Re: Delay locking partitions during query execution

From: David Rowley <david(dot)rowley(at)2ndquadrant(dot)com>
To: Tomas Vondra <tomas(dot)vondra(at)2ndquadrant(dot)com>
Cc: Robert Haas <robertmhaas(at)gmail(dot)com>, PostgreSQL Hackers <pgsql-hackers(at)lists(dot)postgresql(dot)org>
Subject: Re: Delay locking partitions during query execution
Date: 2019-03-06 01:03:54
Message-ID: CAKJS1f_Zo7KGyAX33q9V+jMGFP5RNr3m22tD2avrY0uTVFaXRw@mail.gmail.com
Views: Raw Message | Whole Thread | Download mbox | Resend email
Thread:
Lists: pgsql-hackers

On Wed, 6 Mar 2019 at 04:46, Tomas Vondra <tomas(dot)vondra(at)2ndquadrant(dot)com> wrote:
>
> On 3/5/19 6:55 AM, David Rowley wrote:
> > The only way I can think to fix this is to just never lock partitions
> > at all, and if a lock is to be obtained on a partition, it must be
> > instead obtained on the top-level partitioned table.

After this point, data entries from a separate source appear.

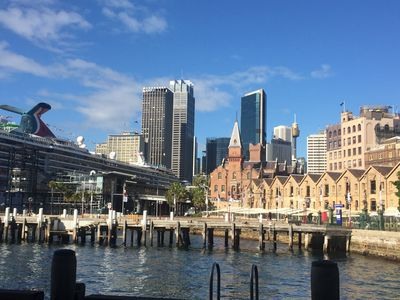 Circular Quay.... 5 mins stroll down our historic tree lined street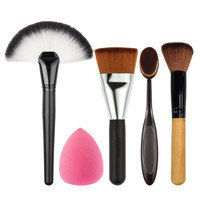 5 PCS/Set Makeup Powder Blush Foundation Brush+Sponge Puff+Large Fan Contour Brush Make Up Brushes Tool Cosmetics Kits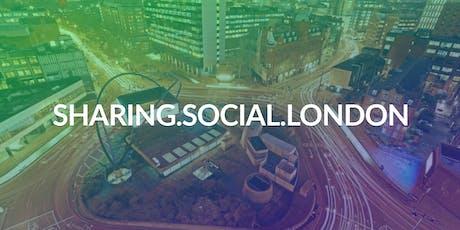 Sharing Social London | October 2019 tickets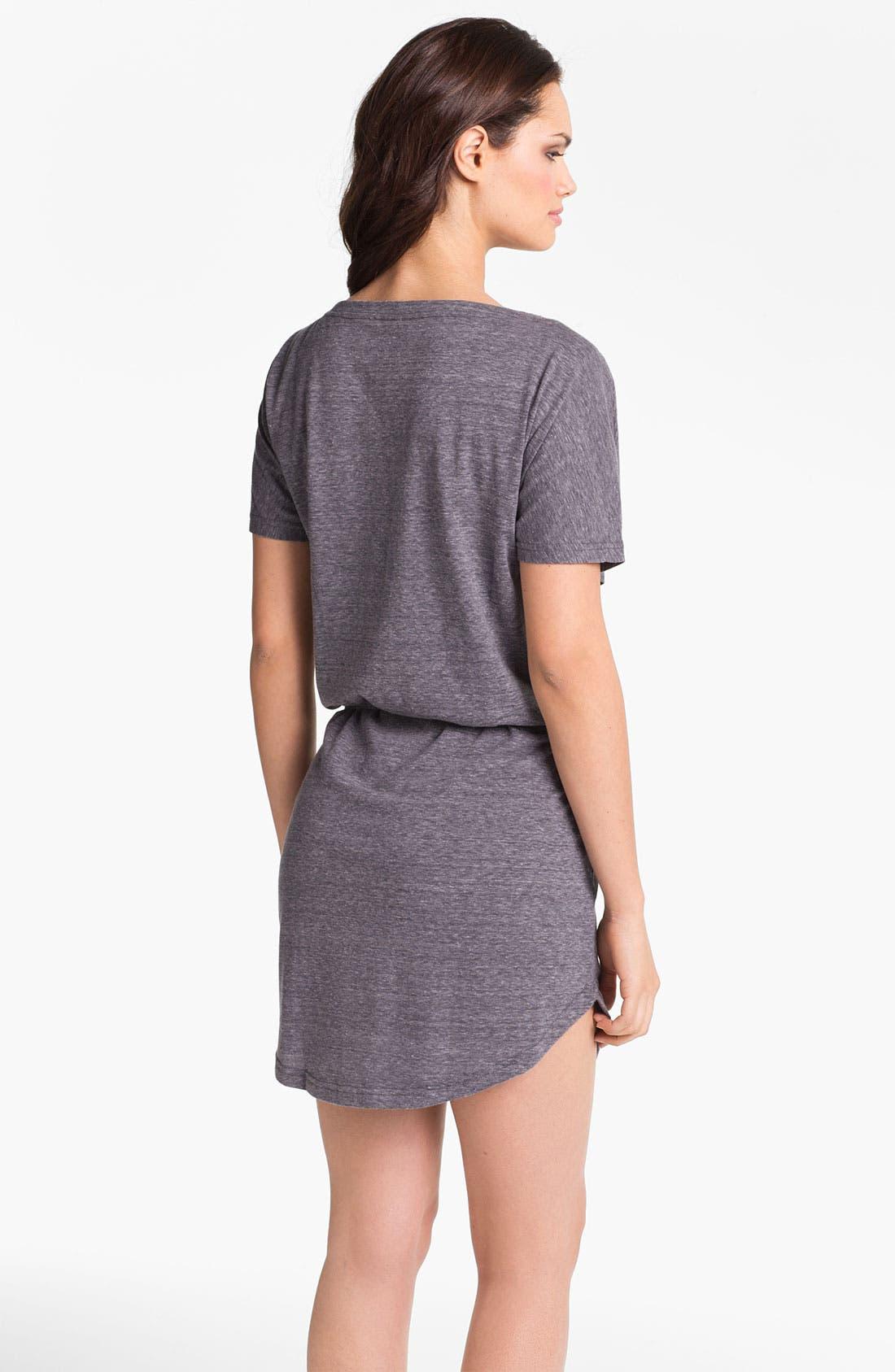 Alternate Image 2  - Eco Swim Blouson Cover-Up Dress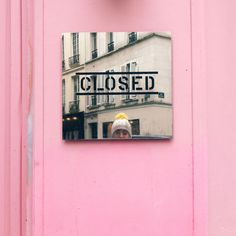 Pink wall in Paris. xanthe berkeley | PINK – COLOR//COLOUR LOVERS 2018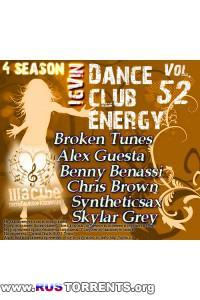 IgVin-  Dance club energy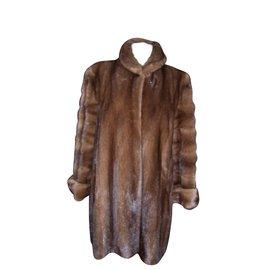 Yves Salomon-Coats, Outerwear-Chestnut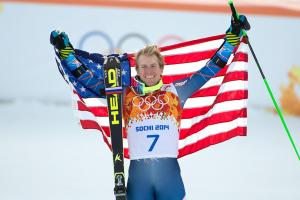 Ligety secures legacy with long-overdue gold in giant s...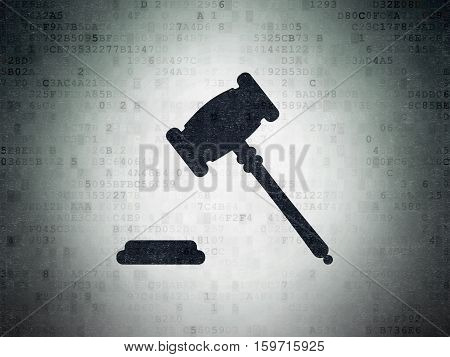 Law concept: Painted black Gavel icon on Digital Data Paper background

That's a rather
> > large change that could have large consequences, and I'm not even sure
> > it's possible since we'd need to find the top-level parent before
> > obtaining the lock, by then the hierarchy might have changed and we'd
> > need to recheck, which seems like quite a lot of effort just to obtain
> > a lock... Apart from that, it's not this patch, so looks like I'll
> > need to withdraw this one :-(
> >
>
> So you're saying we could
>
> 1) lookup the parent and lock it
> 2) repeat the lookup to verify it did not change
>
> I think that could still be a win, assuming that most hierarchies will
> be rather shallow (I'd say 2-3 levels will cover like 95% of cases, and
> 4 levels would be 100% in practice). And the second lookup should be
> fairly cheap thanks to syscache and the fact that the hierarchies do not
> change very often.

Actually, I'm not sure it could work at all. It does not seem very
safe to lookup a partition's parent without actually holding a lock on
the partition and we can't lock the partition and then lock each
parent in turn as that's the exact opposite locking order that we do
when querying a partitioned table, so could result in deadlocking.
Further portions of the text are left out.